**Exercise tasks**
1. Edit the Xen Q35 patch announcement, starting with "To: xen-devel; +Cc: Alexey" and going on through "feature as well.", so that every "Q35 emulation" in that span becomes "Q35 chipset emulation".
2. Resume the Xen Q35 patch announcement, writing onward from its last sentence.

[Qemu-devel] [RFC PATCH 00/30] Xen Q35 Bringup patches + support for PCIe Extended Capabilities for passed through devices

* [Qemu-devel] [RFC PATCH 00/30] Xen Q35 Bringup patches + support for PCIe Extended Capabilities for passed through devices
@ 2018-03-12 18:33 ` Alexey Gerasimenko
  0 siblings, 0 replies; 183+ messages in thread
From: Alexey Gerasimenko @ 2018-03-12 18:33 UTC (permalink / raw)
  To: xen-devel; +Cc: Alexey Gerasimenko, qemu-devel

This patch series introduces support of Q35 emulation for Xen HVM guests
(via QEMU). This feature is present in other virtualization products and
Xen can greatly benefit from this feature as well.

The main goal for implementing Q35 emulation for Xen was extending PCI/GPU
passthrough capabilities. It's the main advantage of Q35 emulation
- availability of extra features for PCIe device passthrough. The most
important PCIe-specific passthrough feature Q35 provides is a support for
PCIe config space ECAM (aka MMCONFIG) to allow accesses to extended PCIe
config space (>256), which is MMIO-based.  Lots of PCIe devices and their
drivers make use of PCIe Extended Capabilities, whose can be accessed only
using ECAM and offsets above 0x100 in PCI config space. Supporting ECAM
is a mandatory feature for PCIe passthrough. Not only this allows
passthrough PCIe devices to function properly, but opens a road to extend
Xen PCIe passthrough features further -- eg. providing support for AER. One
of possible directions is providing support for PCIe Resizable BARs --
a feature which likely to become common for modern GPUs as video memory
sizes increase.

**Entries provided**
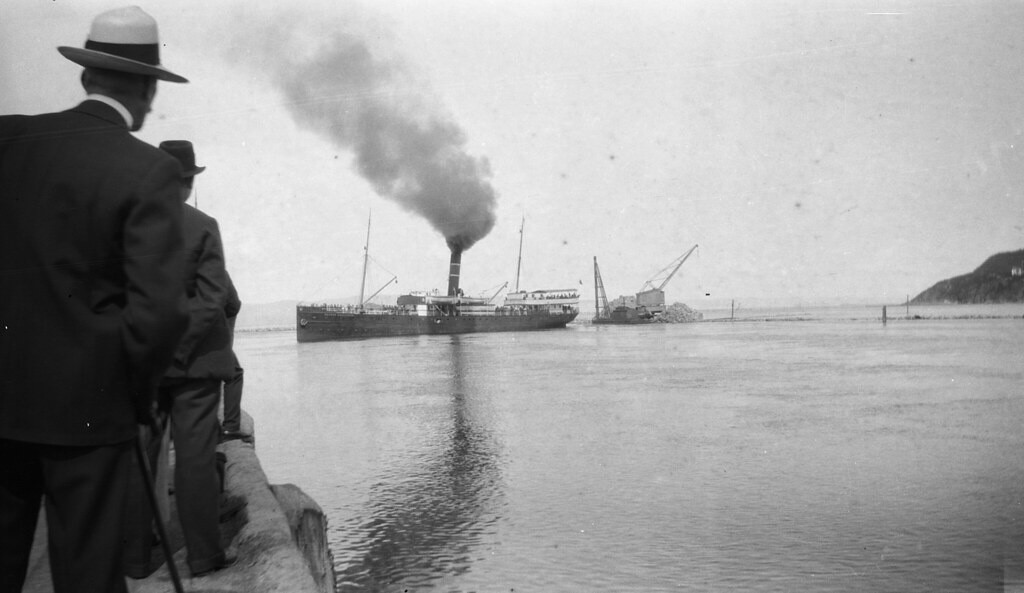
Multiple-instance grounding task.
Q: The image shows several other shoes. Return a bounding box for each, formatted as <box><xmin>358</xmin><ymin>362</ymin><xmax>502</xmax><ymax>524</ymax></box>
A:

* * *

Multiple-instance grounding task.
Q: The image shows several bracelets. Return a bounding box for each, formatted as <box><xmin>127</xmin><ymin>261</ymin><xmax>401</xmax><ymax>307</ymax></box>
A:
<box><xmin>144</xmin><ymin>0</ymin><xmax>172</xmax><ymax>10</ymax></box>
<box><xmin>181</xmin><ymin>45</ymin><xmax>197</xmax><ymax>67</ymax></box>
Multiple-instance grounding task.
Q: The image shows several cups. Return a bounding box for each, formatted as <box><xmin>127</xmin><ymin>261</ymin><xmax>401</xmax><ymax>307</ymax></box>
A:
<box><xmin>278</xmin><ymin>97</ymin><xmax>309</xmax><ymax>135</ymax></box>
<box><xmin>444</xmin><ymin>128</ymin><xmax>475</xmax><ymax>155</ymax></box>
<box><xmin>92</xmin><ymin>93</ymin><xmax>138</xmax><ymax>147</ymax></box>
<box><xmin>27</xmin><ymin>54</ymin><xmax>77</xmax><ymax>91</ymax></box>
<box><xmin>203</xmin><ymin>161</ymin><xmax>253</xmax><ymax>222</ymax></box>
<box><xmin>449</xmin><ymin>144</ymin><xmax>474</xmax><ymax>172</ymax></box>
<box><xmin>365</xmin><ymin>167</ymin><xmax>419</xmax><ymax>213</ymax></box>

==

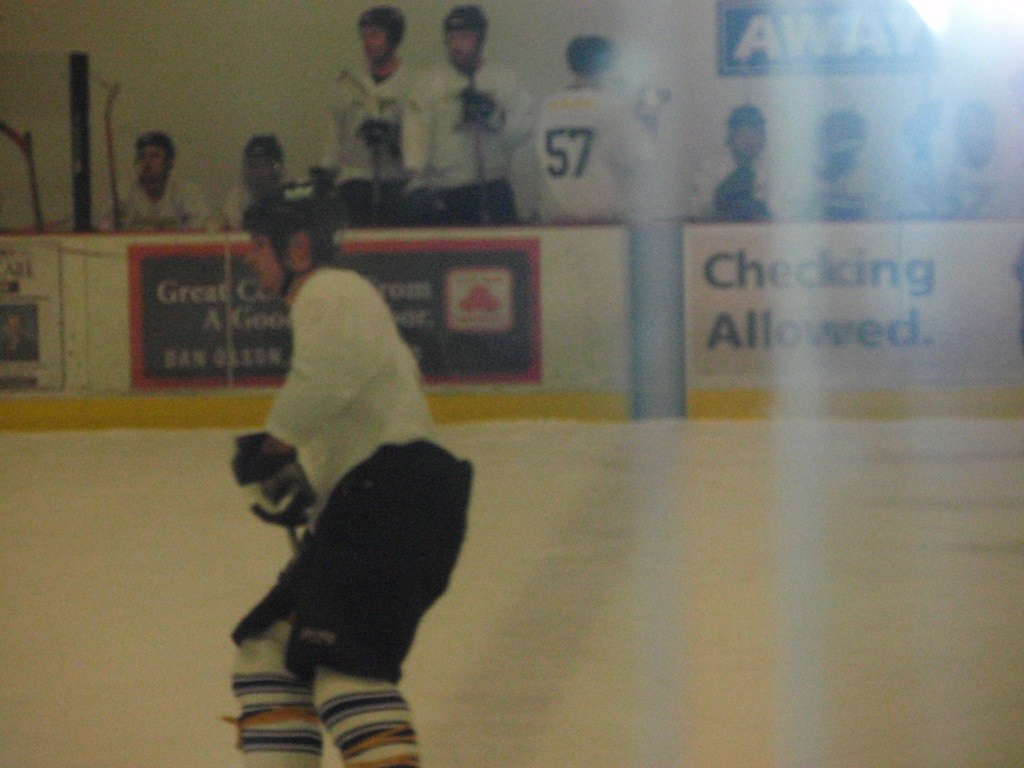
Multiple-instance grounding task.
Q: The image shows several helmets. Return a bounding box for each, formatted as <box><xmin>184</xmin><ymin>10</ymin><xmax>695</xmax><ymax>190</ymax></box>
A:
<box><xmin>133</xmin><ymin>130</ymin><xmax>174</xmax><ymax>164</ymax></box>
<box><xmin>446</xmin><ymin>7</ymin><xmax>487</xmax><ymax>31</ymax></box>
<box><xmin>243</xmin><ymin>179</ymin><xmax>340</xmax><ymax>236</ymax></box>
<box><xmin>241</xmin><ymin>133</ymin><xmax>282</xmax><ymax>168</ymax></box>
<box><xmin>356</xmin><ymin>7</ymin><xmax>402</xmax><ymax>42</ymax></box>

**Outputs**
1.
To: xen-devel; +Cc: Alexey Gerasimenko, qemu-devel

This patch series introduces support of Q35 chipset emulation for Xen HVM guests
(via QEMU). This feature is present in other virtualization products and
Xen can greatly benefit from this feature as well.

2.
Q35 emulation may also be useful for other purposes. In fact, the emulation
of a more recent chipset partially closes a huge gap between a set of
required platform features and the actual emulated platform capabilities
- lot of required functionality is actually missing in a real i440 chipset.
One can look at IGD passthru support patches from Intel for example:
according to code comments, they had to create a dummy PCI-ISA bridge
at BDF 0:1F.0 in order to make the old i440 system look more modern, just
to make it compatible with IGD driver. Using Q35 emulation with its own
emulated LPC bridge allows to avoid workarounds like this. i440 on its own
is a fairly outdated system and doesn't really support lot of things, like
MMIO hole above 4Gb (although it is actually emulated). Also, due to the
i440 chipset's age the only fact of its usage may be used as a reliable
method to detect a virtualized environment by some malicious software
especially considering the fact that i440 emulation is shared among
multiple virtualization products.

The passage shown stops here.